TEXT SECTION
□ □ □

City’s only known Centurion, Arul Navam David, shows how to lead a happy and cheerful life ever after

Six months ago, the family started planning for the big day on January 4.

About 250 of them were getting together for the first time from all over the globe to celebrate the 100th birthday of Arul Navam David, mother to four of her (out of seven) living children, grand mother to 16 children, great grandmother to 23 children, besides an aunt/grand aunt/great grand aunt to many others.

And just on new year eve, she fell off the bed, hit her forehead on a side table and bled. Yet, she refused to be taken to a doctor fearing that she may end up spoiling the party.

With sheer mental strength she fought back and was all smiles last Tuesday to join in the celebration. She remembered each relative by name. The Pastor of the Christ Church in Karimedu, where she has been living for past seven decades, allowed a private birthday party inside for the first time. Besides prayers and special meal, a cake weighing five kilos and in the shape of The Holy Bible was cut amid lot of cheer, singing and reminiscences.

I met ‘Arul aachi” a week later. The injury mark still intact on her forehead and clad in a light golden yellow saree, she was all full of life and toothless smiles. My first impression, she doesn’t look 100 years old at all! Her skin less wrinkled than I had imagined and her pate bore more hair than mine.

□ □ □

PROVIDED MATERIAL
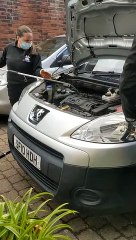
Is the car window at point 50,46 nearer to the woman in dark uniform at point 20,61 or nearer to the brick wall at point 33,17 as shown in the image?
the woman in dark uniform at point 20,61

□ □ □

REQUIREMENT 1
According to the article about Arul Navam David, on what date was the celebration of her 100th birthday?
REQUIREMENT 2
Reproduce the stretch of the article about Arul Navam David from "Six months ago, the" through "to many others.".
REQUIREMENT 3
List every family role that the article about Arul Navam David says she holds.

EXERCISE RESPONSE 1
January 4.

EXERCISE RESPONSE 2
Six months ago, the family started planning for the big day on January 4.

About 250 of them were getting together for the first time from all over the globe to celebrate the 100th birthday of Arul Navam David, mother to four of her (out of seven) living children, grand mother to 16 children, great grandmother to 23 children, besides an aunt/grand aunt/great grand aunt to many others.

EXERCISE RESPONSE 3
mother, grandmother, great grandmother, aunt, grand aunt, great grand aunt